— begin —

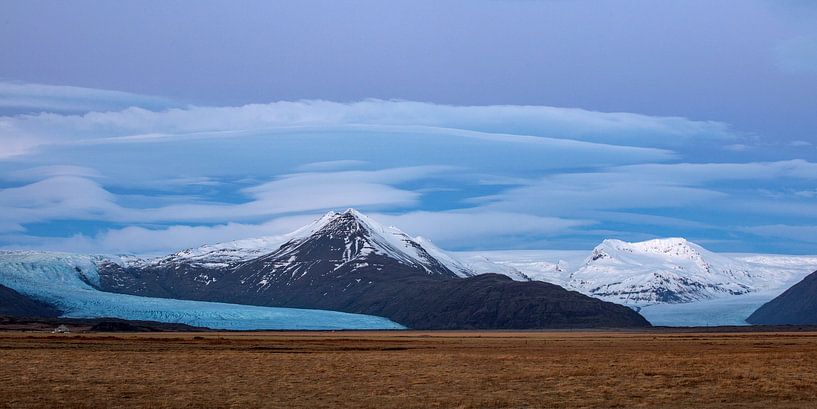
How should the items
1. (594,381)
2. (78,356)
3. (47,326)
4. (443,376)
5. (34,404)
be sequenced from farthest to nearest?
(47,326) → (78,356) → (443,376) → (594,381) → (34,404)

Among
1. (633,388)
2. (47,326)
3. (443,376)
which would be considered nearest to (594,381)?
(633,388)

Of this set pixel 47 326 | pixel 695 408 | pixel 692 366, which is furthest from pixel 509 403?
pixel 47 326

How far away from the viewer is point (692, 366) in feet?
188

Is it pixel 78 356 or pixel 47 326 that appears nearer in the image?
pixel 78 356

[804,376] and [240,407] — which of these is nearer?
[240,407]

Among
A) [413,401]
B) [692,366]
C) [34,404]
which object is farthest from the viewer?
[692,366]

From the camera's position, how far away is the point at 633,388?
44688 mm

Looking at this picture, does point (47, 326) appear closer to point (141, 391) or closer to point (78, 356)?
point (78, 356)

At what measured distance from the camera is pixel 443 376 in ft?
167

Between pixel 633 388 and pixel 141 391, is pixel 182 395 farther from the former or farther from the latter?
pixel 633 388

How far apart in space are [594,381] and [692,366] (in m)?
12.4

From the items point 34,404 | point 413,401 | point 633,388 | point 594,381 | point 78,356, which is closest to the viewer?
point 34,404

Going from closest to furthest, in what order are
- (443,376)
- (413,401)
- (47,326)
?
(413,401) → (443,376) → (47,326)

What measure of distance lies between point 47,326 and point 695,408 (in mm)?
156169
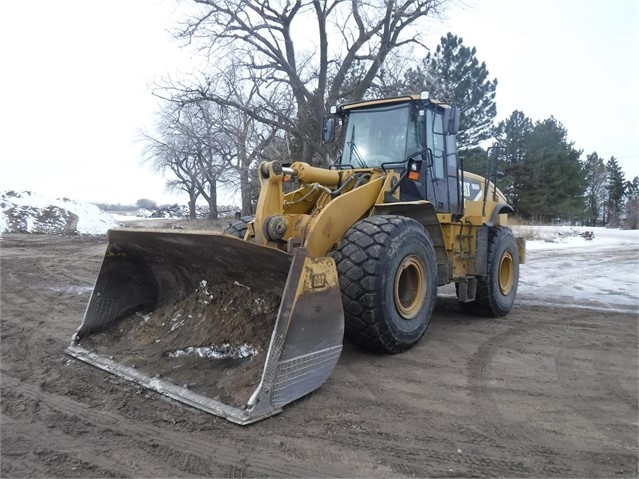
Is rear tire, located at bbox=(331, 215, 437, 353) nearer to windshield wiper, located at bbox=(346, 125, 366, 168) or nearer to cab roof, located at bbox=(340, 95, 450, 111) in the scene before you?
windshield wiper, located at bbox=(346, 125, 366, 168)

— end —

WORK TO COMPLETE: Reproduce all of the material above word for word, without the pictures.

RESULT BELOW:
How should the items
1. (594,381)
2. (78,356)
3. (47,326)
4. (443,376)
5. (34,404)
be sequenced from farthest to nearest?
(47,326) → (78,356) → (443,376) → (594,381) → (34,404)

Among
1. (633,388)
2. (47,326)
3. (443,376)
which would be considered nearest to (594,381)?
(633,388)

Of this set pixel 47 326 | pixel 695 408 | pixel 692 366, which is furthest from pixel 509 403?
pixel 47 326

How far away from the viewer is point (692, 366) in feet?
188

Is it pixel 78 356 or pixel 47 326 that appears nearer in the image?
pixel 78 356

[804,376] and [240,407] — which of these is nearer?
[240,407]

Among
A) [413,401]
B) [692,366]
C) [34,404]
which object is farthest from the viewer?
[692,366]

From the camera's position, how far away is the point at 633,388?
44688 mm

Looking at this picture, does point (47, 326) appear closer to point (141, 391) or closer to point (78, 356)?
point (78, 356)

At what measured distance from the camera is pixel 443 376 in ft?
167

Between pixel 633 388 and pixel 141 391, is pixel 182 395 farther from the former or farther from the latter?
pixel 633 388

How far apart in space are [594,381] and [692,366] (in m)?
12.4

From the items point 34,404 | point 413,401 | point 633,388 | point 594,381 | point 78,356, which is closest to the viewer?
point 34,404

Going from closest to furthest, in what order are
- (443,376)
- (413,401)
- (47,326)
?
(413,401) → (443,376) → (47,326)

What measure of distance lies between point 47,326 and point 695,408 (in mm)?
156169
Is rear tire, located at bbox=(331, 215, 437, 353) nearer to windshield wiper, located at bbox=(346, 125, 366, 168) or nearer to cab roof, located at bbox=(340, 95, 450, 111) in the scene before you?
windshield wiper, located at bbox=(346, 125, 366, 168)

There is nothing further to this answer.